Em 16 de abril de 1848, António Ribeiro Saraiva consternado, escrevia ao P. Nicolau dando-lhe conhecimento do estado em que se encontrava a Europa. Afirmava ele:
“É, todavia, um facto, que não há quase um canto da Europa em que se esteja ao abrigo da borrasca revolucionária e republicana, as únicas excepções por ora parecem ser aqui a Rússia. É triste não se ver apoio aos princípios monárquicos quase em parte alguma”[10].
[1] CARAYON, Auguste – Documents inédits concernant la Compagnie de Jésus: Notes historiques sur le rétablissement de la Compagnie de Jésus en Portuga, vol. X. Poitiers: Henri Oudin, 1863,, p. 53.
[2] O Conimbricense, nº4164, de 23 de julho de 1887, p. 1.
[3] FRONTEIRA, 7º Marquês de – Memorias do Marquês de Fronteira e de Alorna, D. José Trazimundo Mascarenhas Barreto ditadas por ele próprio em 1861, Parte 5ª: 1833 a 1834. Coimbra: Imprensa da Universidade, 1929, pp. 33-34.
[4] PIRES, Saturio – Os Caçadores no Exercito de D. Miguel (1828-34). Um século de glória. Porto: Companhia Portugueza Editora, 1918, p. 32 (primeira referência); PASSOS, Carlos de – D. Pedro IV e D. Miguel I: 1826-1834. Porto: Livraria Simões Lopes, 1936, p. 346 (segunda referência). Apud LOUSADA, Maria Alexandre; SÁ, Maria de Fátima – D. Miguel. Lisboa: Temas e Debates, 2009, p. 224-225.
[5] Entrada das forças militares lideradas pelo duque da Terceira em Lisboa, 24 de julho de 1833. In Suplemento ao nº 174 da Crónica Constitucional do Porto, 26 de julho de 1833.
[6] SARAIVA, António Ribeiro – Diário de Ribeiro Saraiva, 1831-1888, Tomo I: 1831-1835. Lisboa: Imprensa Nacional, 1915, p.245.

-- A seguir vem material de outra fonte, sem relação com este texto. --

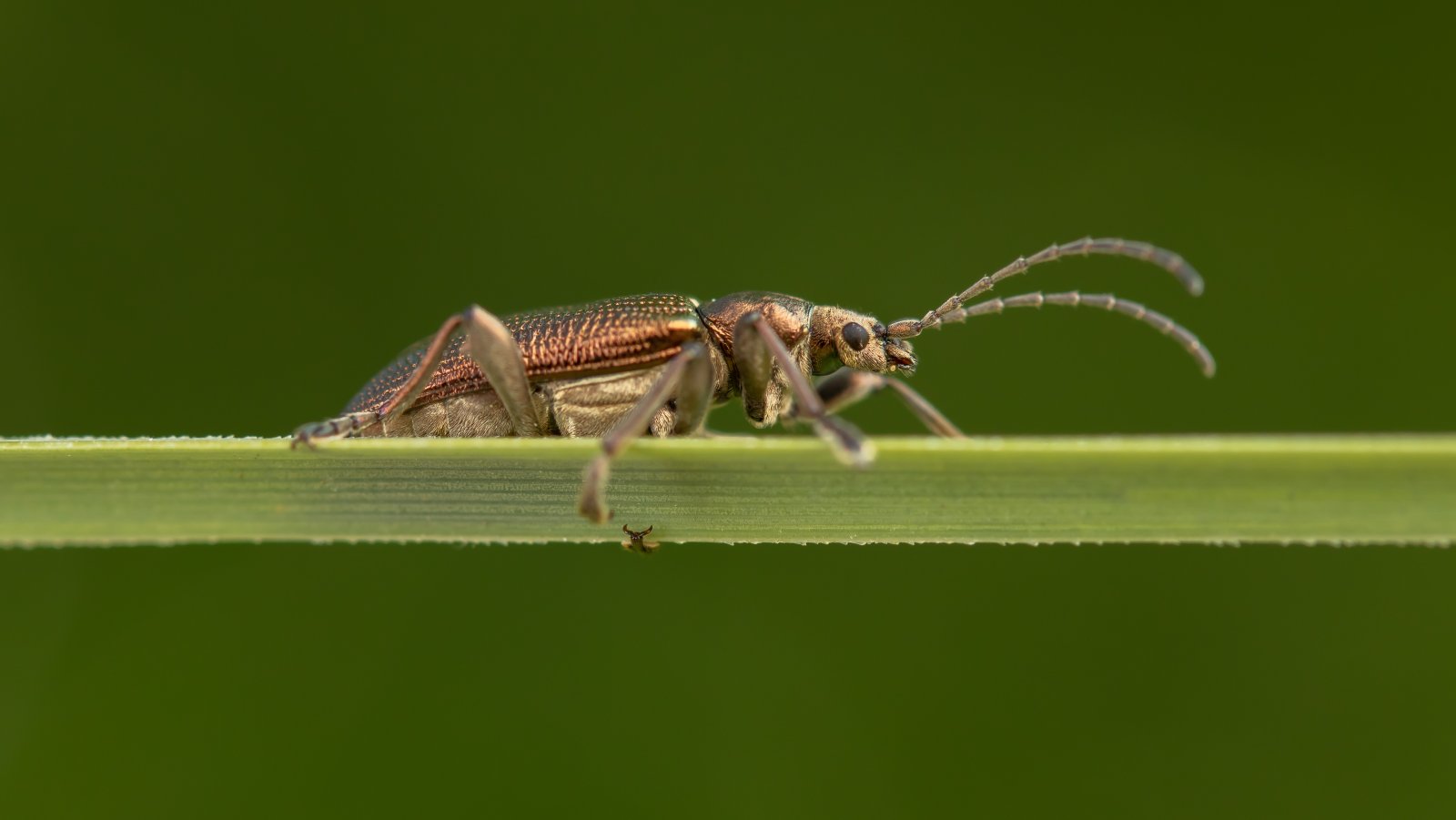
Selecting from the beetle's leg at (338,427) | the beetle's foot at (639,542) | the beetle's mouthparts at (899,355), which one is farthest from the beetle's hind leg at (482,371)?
the beetle's mouthparts at (899,355)

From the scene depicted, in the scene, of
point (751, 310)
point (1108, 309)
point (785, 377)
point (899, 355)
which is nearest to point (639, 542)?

[7] COSTA, Francisco de Paula Ferreira da – Memórias de um miguelista: 1833-1834, p. 24.
[8] Relation écrite par les Pères exilés de Coïmbre et du Portugal durant leur traversée, de Lisbonne à Gênes, sur le brigantin Sarde les vrais amis, en juillet 1834. In CARAYON, Auguste – Documents inédits concernant la Compagnie de Jésus, vol. XIX, pp. 472-473. Vide Anexo 17.
[9] GOMES, J. Pinharanda – A Ordem da Cartuxa em Portugal: Ensaio da Monografia Histórica, pref. dos Cartuxos de Scala Coeli. Salzburg: Institut für Anglistik und Amerikanistik, 2004, pp. 172-175.
[10] Carta de António Ribeiro Saraiva para o P. Nicolau, dia 16 de abril de 1848. In BNP, ARS, cx. 172 (25 cartas de 1844 a 1852), nº 22.